Kheira Sadi’s message for all women
“If it wasn’t for my daughter, I wouldn’t be as savage as I am now. I would not be as motivated. She doesn’t have family. She has me, I have her, and that is it. When you only have one person, and you know that person counts on you for everything, for their whole future, it does something to you. Her whole future is based off choices I make. If I make bad choices then my daughter is going to have to pay for it.
“If I could send a message to any young girls that want to stop continuing their education, ‘DON’T. YOU WILL END UP LIKE ME.’ It is very important to learn not to count on others, your family, your good looks, you have to go get it.

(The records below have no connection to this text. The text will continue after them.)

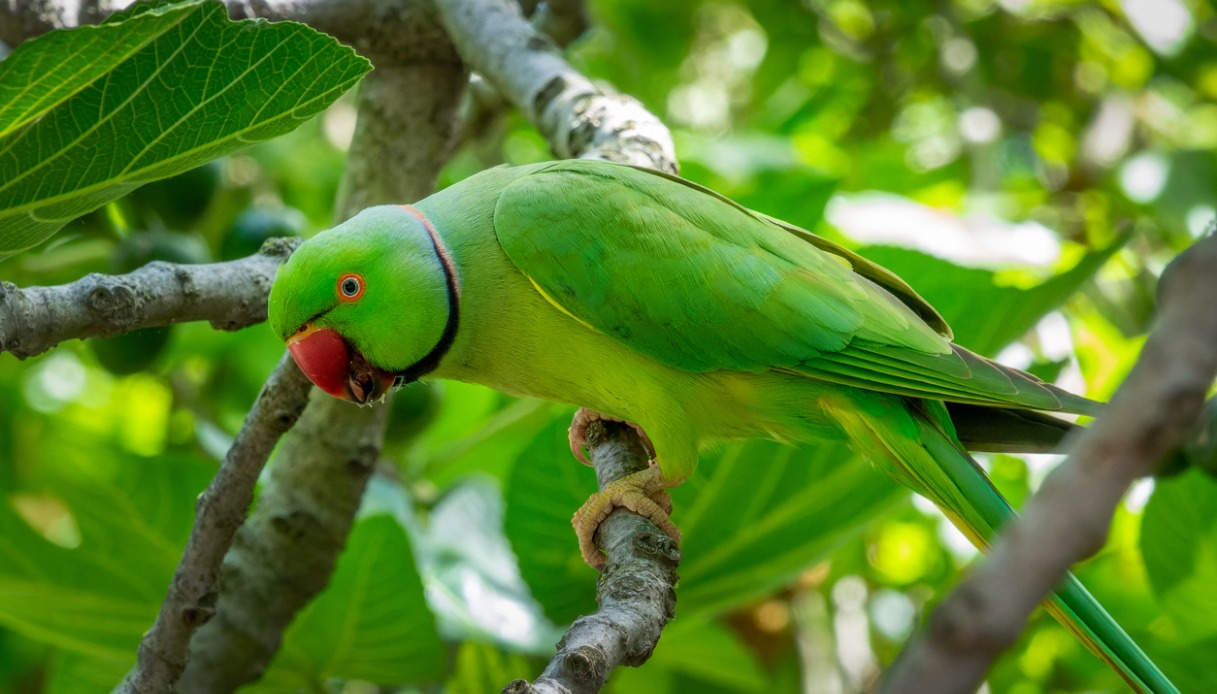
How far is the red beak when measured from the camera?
183 centimetres

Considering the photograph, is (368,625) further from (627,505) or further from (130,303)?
(130,303)

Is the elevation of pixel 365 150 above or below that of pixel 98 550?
above

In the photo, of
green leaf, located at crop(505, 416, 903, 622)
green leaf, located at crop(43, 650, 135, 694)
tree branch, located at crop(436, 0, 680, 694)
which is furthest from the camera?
green leaf, located at crop(43, 650, 135, 694)

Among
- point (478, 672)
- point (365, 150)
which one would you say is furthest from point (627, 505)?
point (365, 150)

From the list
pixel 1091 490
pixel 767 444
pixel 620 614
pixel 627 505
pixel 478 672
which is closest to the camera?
pixel 1091 490

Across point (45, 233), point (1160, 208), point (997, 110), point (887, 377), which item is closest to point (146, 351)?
point (45, 233)

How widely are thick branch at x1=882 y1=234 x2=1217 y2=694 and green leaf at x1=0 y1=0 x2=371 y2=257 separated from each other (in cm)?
116

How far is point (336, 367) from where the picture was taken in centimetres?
189

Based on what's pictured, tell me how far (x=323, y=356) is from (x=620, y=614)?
841 mm

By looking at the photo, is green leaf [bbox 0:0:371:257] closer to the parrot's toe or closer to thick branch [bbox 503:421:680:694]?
thick branch [bbox 503:421:680:694]

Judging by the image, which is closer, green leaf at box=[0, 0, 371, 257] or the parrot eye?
green leaf at box=[0, 0, 371, 257]

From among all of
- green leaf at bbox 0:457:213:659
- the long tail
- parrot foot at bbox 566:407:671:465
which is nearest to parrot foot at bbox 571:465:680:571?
parrot foot at bbox 566:407:671:465

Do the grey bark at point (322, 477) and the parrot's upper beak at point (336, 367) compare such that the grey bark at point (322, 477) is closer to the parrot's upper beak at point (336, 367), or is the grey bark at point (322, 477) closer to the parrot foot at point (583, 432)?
the parrot's upper beak at point (336, 367)

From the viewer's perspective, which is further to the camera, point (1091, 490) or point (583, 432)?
point (583, 432)
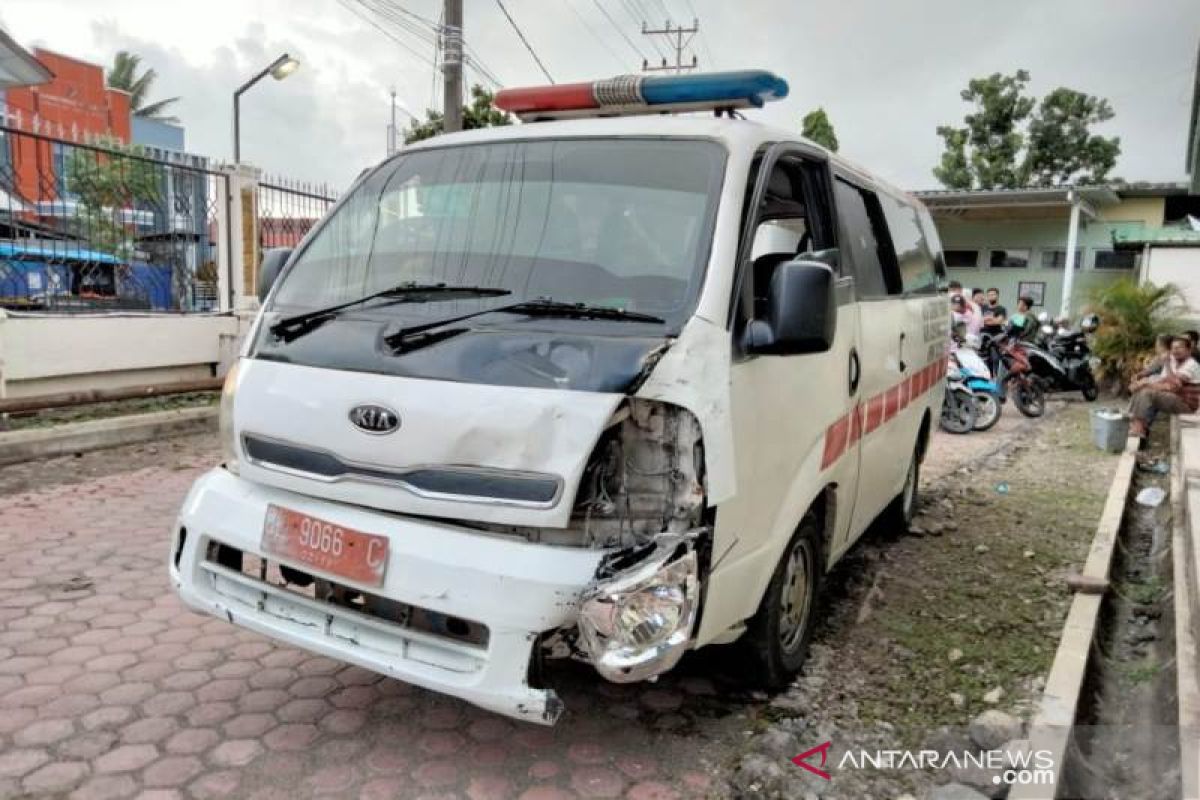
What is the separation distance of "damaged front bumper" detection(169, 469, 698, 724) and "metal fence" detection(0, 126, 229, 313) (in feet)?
20.5

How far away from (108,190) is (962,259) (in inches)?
758

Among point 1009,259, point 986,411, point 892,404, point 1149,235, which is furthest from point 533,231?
point 1009,259

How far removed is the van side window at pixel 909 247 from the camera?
4484mm

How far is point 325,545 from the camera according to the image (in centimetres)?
247

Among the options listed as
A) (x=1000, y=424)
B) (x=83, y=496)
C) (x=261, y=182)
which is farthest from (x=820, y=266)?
(x=1000, y=424)

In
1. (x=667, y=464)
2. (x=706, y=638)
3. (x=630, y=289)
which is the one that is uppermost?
(x=630, y=289)

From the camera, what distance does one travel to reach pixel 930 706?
10.5ft

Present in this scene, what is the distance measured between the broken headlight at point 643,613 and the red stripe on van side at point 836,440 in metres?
1.08

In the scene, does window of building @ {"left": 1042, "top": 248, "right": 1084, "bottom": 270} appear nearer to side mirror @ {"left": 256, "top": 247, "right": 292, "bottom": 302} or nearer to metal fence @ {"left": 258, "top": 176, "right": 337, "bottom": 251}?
metal fence @ {"left": 258, "top": 176, "right": 337, "bottom": 251}

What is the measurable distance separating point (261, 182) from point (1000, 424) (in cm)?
899

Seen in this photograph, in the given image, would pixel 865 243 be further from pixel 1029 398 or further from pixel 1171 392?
pixel 1029 398

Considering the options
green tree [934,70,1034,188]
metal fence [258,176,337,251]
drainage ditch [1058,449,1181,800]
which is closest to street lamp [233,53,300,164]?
metal fence [258,176,337,251]

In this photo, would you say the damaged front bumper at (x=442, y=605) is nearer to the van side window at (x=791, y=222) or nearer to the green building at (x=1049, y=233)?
the van side window at (x=791, y=222)

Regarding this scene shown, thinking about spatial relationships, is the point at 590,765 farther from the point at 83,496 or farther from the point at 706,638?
the point at 83,496
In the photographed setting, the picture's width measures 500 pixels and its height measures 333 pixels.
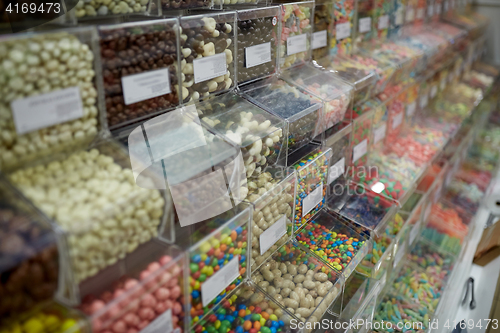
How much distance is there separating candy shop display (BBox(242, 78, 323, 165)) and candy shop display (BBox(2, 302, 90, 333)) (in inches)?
38.9

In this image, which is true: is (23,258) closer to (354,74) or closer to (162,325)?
(162,325)

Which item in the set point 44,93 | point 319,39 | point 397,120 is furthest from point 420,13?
point 44,93

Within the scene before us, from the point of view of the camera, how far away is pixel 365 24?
2.60 m

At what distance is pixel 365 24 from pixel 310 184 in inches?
55.1

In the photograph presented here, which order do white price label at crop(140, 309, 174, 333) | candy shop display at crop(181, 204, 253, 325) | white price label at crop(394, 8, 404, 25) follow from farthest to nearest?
1. white price label at crop(394, 8, 404, 25)
2. candy shop display at crop(181, 204, 253, 325)
3. white price label at crop(140, 309, 174, 333)

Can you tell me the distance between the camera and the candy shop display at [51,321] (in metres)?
0.83

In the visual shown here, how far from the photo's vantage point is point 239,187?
139cm

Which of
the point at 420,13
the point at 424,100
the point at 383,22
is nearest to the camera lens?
the point at 383,22

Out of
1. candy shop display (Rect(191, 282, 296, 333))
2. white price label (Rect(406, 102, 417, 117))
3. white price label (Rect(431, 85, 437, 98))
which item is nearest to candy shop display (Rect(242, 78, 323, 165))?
candy shop display (Rect(191, 282, 296, 333))

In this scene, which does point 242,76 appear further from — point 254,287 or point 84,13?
point 254,287

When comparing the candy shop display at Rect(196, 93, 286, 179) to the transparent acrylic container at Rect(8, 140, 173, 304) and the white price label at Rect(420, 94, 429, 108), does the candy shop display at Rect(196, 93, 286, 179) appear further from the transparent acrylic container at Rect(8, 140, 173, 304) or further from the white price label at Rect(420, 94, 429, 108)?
the white price label at Rect(420, 94, 429, 108)

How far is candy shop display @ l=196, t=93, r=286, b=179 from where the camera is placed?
55.2 inches

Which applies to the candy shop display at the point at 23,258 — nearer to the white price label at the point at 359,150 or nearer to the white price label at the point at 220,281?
the white price label at the point at 220,281

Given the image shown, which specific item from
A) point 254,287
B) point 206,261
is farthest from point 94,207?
point 254,287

“For victims (of domestic violence), you don’t have to always be a victim. You can do anything you want. You can go to a new country, not know the language, and if you really put your mind to it, you can go from being an orphan, a victim, a single mom, anything and become successful and inspiring to other people. Women come to me all the time about my journey, and that is incredible to me, that I am able to inspire others. It’s worth more than money. It makes my heart race.”